> _Data section_:
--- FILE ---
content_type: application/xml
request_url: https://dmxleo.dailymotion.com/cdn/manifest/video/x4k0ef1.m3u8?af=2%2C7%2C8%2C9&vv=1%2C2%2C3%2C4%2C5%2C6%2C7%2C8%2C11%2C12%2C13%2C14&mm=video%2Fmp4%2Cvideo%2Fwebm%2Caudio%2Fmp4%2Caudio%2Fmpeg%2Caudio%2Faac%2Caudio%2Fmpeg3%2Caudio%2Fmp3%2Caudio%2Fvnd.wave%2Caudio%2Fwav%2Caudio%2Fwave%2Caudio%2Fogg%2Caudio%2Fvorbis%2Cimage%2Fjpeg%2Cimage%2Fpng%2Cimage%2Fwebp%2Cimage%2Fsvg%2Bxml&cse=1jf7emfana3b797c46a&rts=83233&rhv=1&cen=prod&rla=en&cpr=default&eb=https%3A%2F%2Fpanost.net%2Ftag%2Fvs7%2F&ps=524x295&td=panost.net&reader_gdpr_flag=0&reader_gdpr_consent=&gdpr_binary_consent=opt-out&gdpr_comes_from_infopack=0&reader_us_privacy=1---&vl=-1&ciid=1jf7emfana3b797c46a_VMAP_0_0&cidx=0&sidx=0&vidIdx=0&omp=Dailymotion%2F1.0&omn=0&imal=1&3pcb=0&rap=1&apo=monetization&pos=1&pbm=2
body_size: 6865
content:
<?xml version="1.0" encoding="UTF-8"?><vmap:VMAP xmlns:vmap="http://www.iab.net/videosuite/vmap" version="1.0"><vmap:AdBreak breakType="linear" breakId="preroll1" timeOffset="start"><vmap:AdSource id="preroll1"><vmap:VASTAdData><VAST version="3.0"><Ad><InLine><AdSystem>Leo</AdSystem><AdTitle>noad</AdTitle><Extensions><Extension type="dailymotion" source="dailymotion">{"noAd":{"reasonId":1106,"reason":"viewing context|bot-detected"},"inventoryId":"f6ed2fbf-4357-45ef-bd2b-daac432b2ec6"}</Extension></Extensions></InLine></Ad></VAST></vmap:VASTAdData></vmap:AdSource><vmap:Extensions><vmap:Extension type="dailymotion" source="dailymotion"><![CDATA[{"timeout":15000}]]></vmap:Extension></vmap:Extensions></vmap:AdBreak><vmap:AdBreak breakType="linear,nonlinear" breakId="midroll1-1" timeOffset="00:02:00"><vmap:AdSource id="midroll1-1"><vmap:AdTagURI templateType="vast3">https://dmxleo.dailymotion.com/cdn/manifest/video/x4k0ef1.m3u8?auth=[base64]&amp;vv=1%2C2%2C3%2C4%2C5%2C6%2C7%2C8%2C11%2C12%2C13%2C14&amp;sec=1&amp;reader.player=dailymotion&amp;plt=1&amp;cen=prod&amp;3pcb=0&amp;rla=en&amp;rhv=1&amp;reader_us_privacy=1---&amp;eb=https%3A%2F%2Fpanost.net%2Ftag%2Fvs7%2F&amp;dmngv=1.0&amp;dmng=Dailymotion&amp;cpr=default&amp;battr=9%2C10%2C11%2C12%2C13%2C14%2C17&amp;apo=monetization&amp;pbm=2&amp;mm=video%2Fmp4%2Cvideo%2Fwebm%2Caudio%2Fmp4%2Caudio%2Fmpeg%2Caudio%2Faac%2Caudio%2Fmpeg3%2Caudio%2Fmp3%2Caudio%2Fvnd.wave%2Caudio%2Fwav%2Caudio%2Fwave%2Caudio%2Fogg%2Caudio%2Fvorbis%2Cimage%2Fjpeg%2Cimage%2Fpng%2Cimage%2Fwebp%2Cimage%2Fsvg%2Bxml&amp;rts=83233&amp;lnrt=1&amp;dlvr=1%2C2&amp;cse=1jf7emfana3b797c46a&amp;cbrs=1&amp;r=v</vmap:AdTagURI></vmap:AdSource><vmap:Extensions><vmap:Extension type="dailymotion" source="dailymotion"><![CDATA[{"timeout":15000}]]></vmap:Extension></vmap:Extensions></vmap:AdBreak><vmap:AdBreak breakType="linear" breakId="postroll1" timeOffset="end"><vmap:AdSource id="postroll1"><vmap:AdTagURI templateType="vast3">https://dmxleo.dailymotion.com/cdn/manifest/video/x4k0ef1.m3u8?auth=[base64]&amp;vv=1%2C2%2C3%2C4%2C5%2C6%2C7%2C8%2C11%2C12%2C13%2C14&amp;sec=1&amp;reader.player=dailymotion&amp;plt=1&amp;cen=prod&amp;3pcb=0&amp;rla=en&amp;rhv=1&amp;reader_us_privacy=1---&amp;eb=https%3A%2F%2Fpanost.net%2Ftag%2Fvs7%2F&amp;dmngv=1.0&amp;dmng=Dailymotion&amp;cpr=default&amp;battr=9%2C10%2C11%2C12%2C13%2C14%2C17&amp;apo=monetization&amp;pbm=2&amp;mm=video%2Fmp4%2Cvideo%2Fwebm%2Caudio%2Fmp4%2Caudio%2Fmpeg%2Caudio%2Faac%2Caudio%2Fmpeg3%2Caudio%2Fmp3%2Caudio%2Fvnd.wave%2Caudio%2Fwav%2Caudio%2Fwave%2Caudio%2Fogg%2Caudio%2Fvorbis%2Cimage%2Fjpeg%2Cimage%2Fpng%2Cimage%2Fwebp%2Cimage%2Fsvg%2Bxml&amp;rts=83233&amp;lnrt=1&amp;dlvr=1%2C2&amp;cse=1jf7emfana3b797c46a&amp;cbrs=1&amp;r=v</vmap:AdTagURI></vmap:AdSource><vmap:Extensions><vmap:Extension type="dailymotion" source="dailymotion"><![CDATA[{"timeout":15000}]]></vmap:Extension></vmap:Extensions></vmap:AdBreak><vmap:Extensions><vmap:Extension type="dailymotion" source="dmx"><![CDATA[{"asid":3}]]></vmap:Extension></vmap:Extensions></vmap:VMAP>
* * *
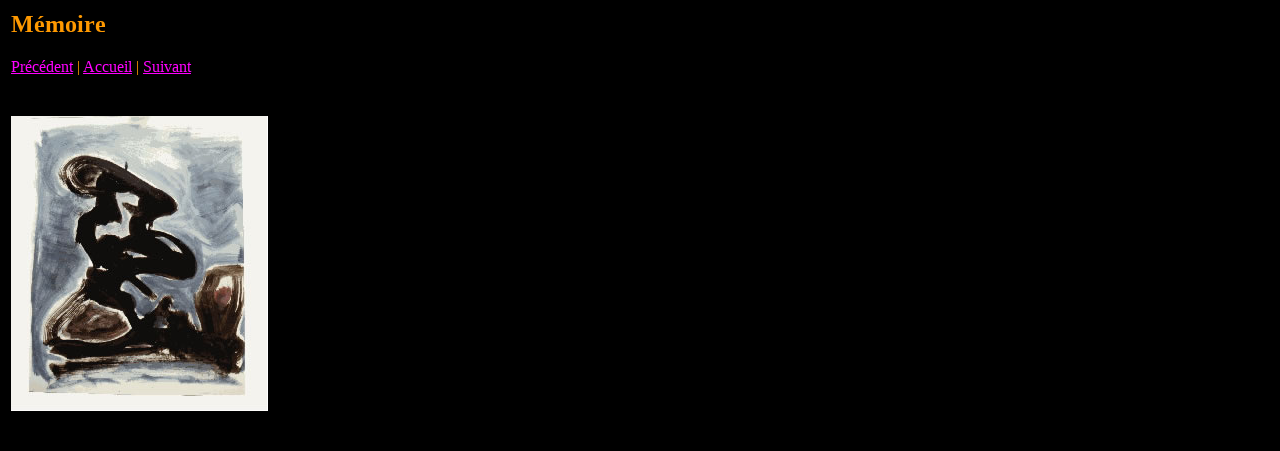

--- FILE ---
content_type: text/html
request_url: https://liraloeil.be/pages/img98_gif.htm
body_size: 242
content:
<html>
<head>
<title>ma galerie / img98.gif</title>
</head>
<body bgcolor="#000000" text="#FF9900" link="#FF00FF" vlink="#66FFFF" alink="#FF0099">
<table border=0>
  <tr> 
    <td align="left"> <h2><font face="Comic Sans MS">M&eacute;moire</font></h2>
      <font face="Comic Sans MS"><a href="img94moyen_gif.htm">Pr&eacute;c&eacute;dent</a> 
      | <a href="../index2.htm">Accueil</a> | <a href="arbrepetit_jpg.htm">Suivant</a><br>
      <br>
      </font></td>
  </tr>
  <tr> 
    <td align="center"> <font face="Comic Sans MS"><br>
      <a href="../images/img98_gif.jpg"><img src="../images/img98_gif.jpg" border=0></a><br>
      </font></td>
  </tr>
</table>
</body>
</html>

> _Problem_: Only the lines holding "href" are wanted, so copy each of them from the material.

> _Answer space_:
      <font face="Comic Sans MS"><a href="img94moyen_gif.htm">Pr&eacute;c&eacute;dent</a> 
      | <a href="../index2.htm">Accueil</a> | <a href="arbrepetit_jpg.htm">Suivant</a><br>
      <a href="../images/img98_gif.jpg"><img src="../images/img98_gif.jpg" border=0></a><br>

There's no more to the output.